• _Exercise material_:
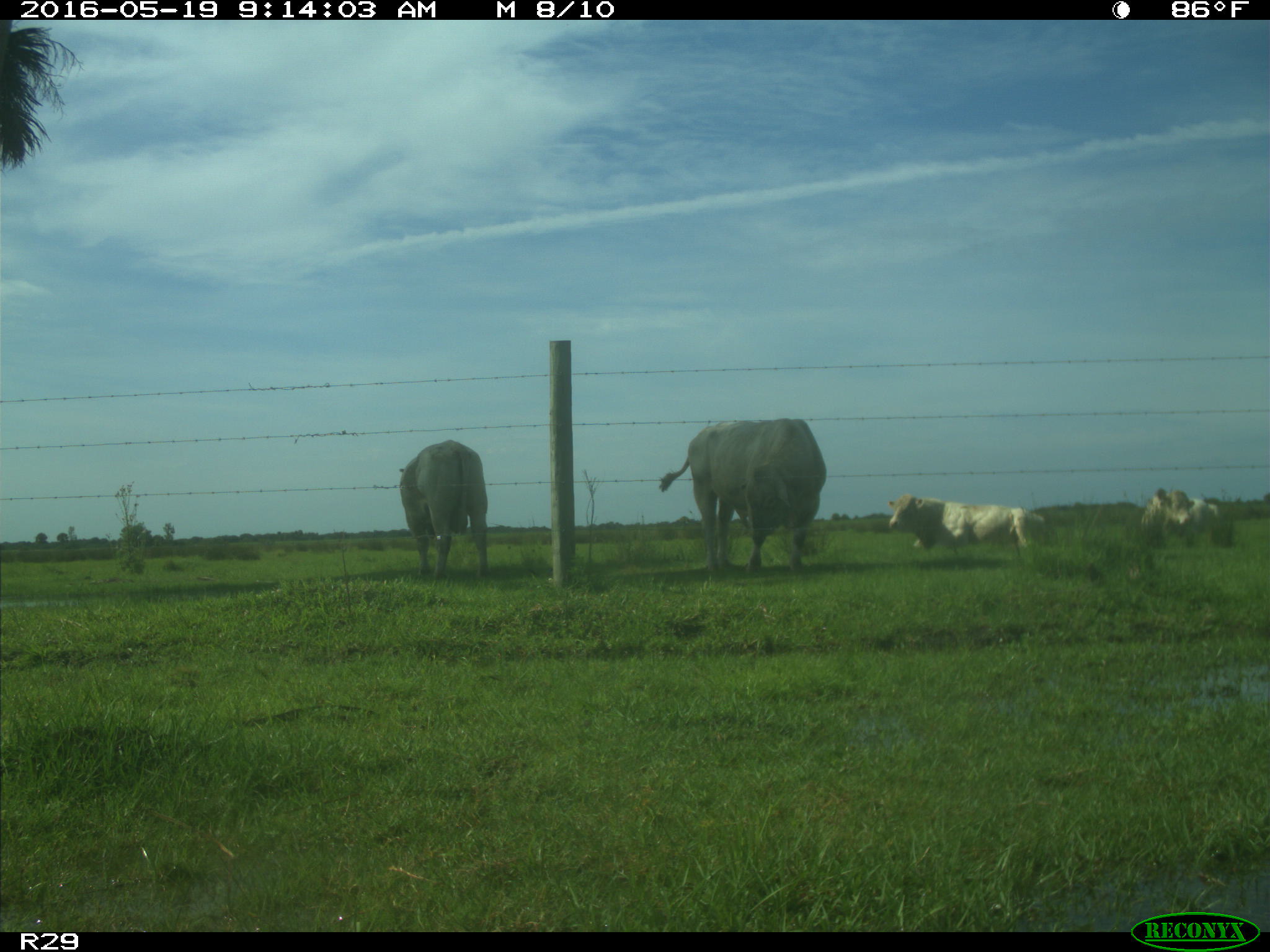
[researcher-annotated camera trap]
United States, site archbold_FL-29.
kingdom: Animalia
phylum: Chordata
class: Mammalia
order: Artiodactyla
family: Bovidae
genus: Bos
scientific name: Bos taurus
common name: domestic cow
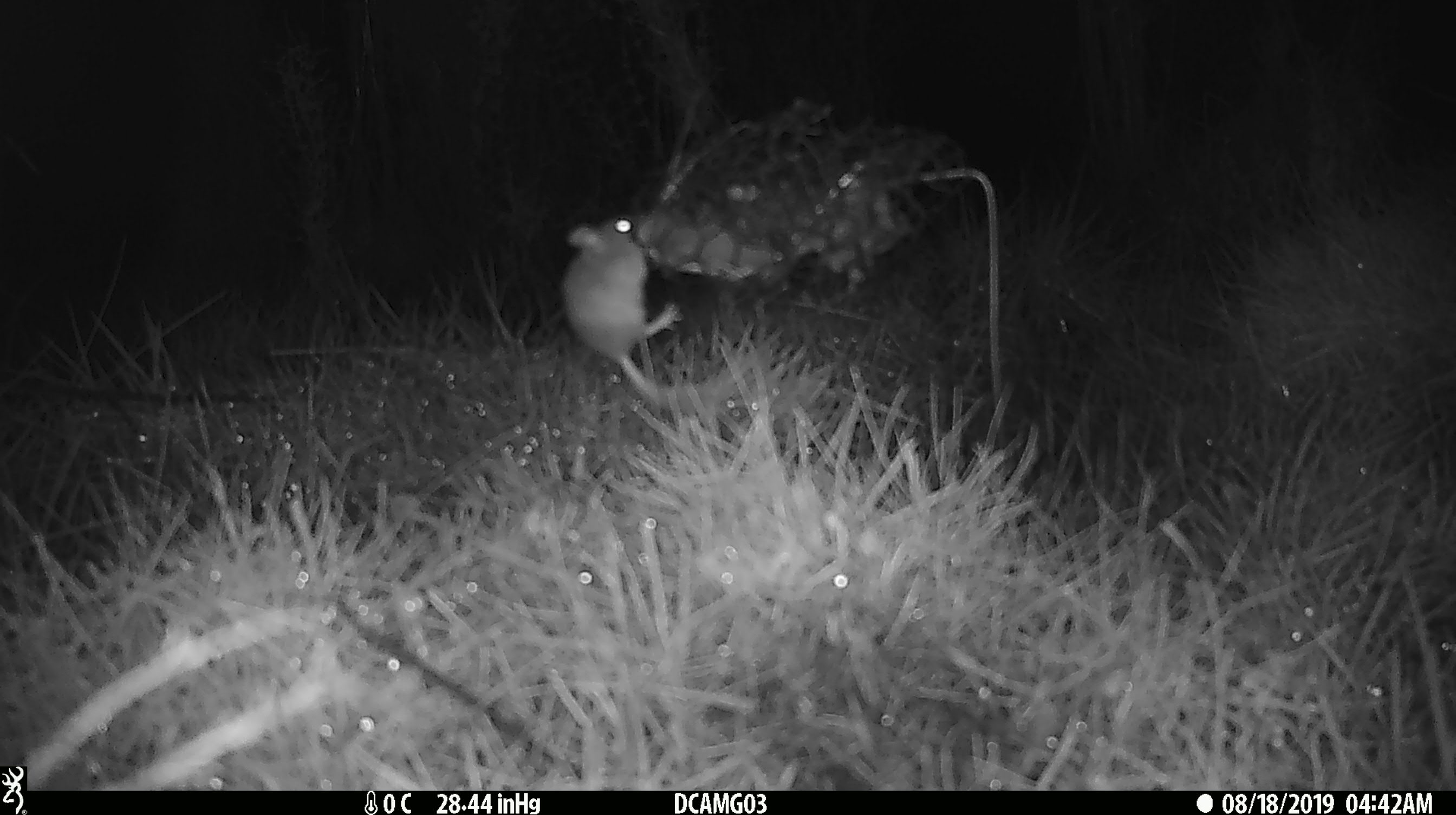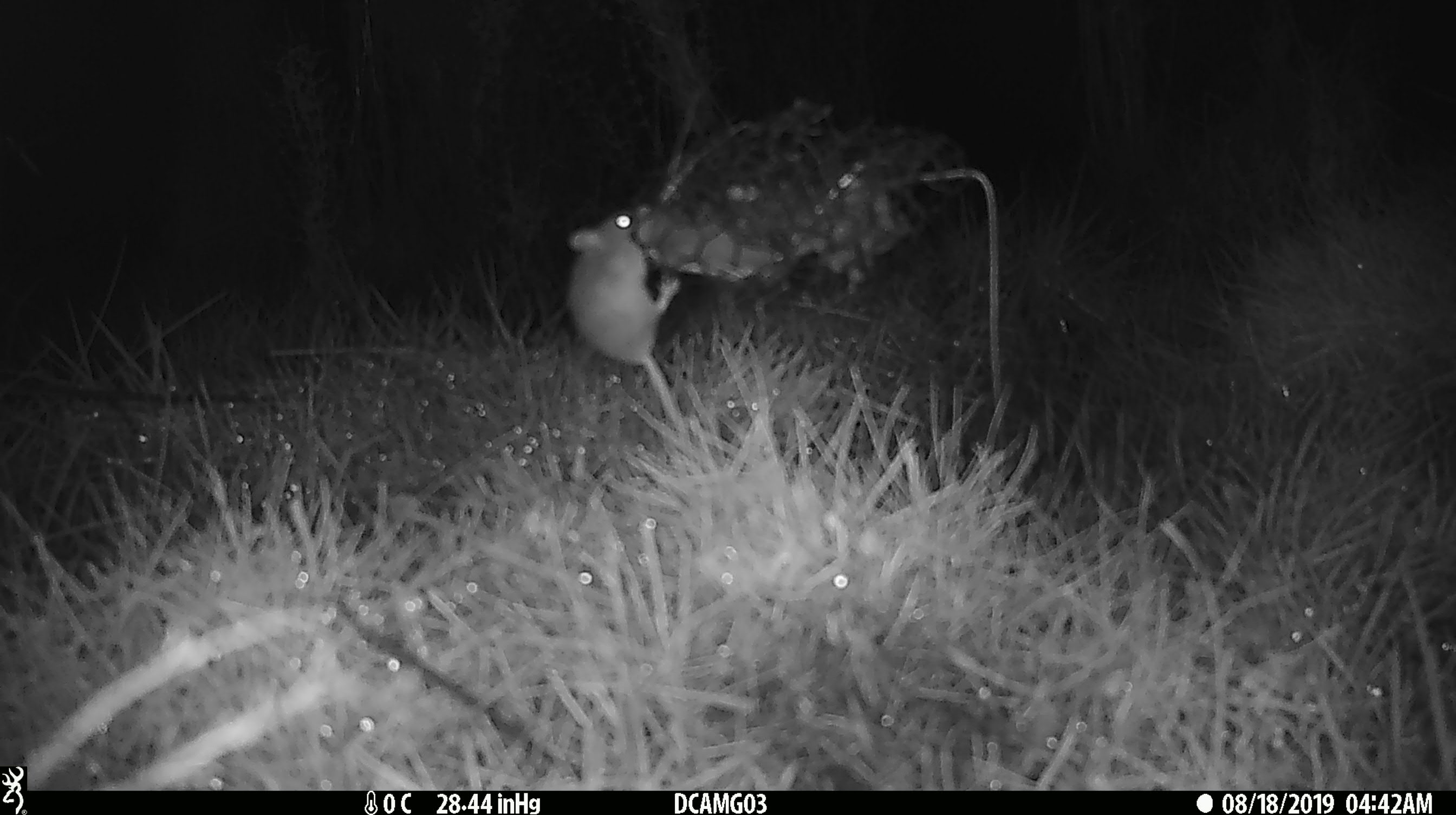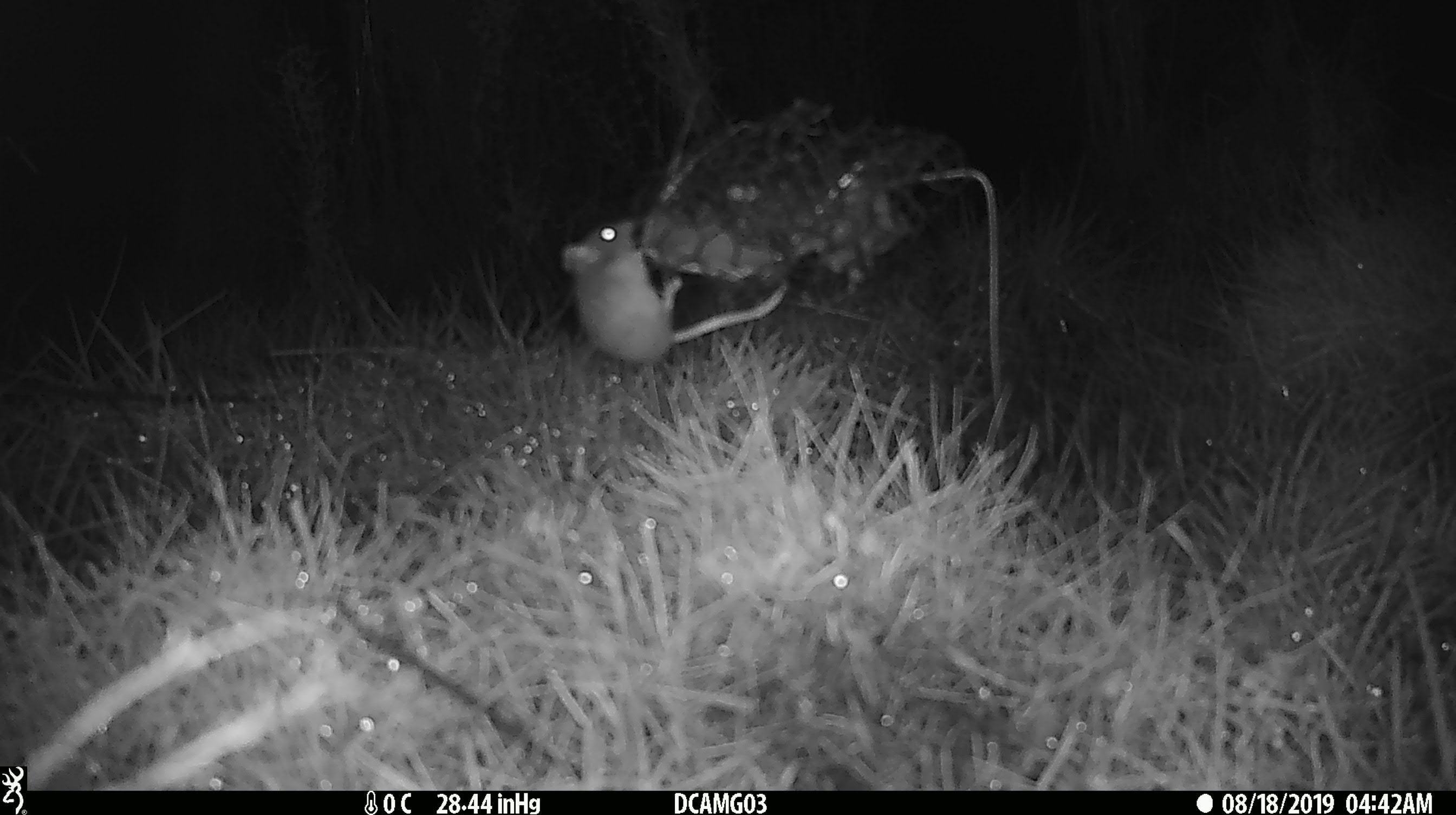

• _Task details_: Output the records above character for character, but leave each image out.

• _Answer_:
[researcher-annotated camera trap]
United States, site archbold_FL-29.
kingdom: Animalia
phylum: Chordata
class: Mammalia
order: Artiodactyla
family: Bovidae
genus: Bos
scientific name: Bos taurus
common name: domestic cow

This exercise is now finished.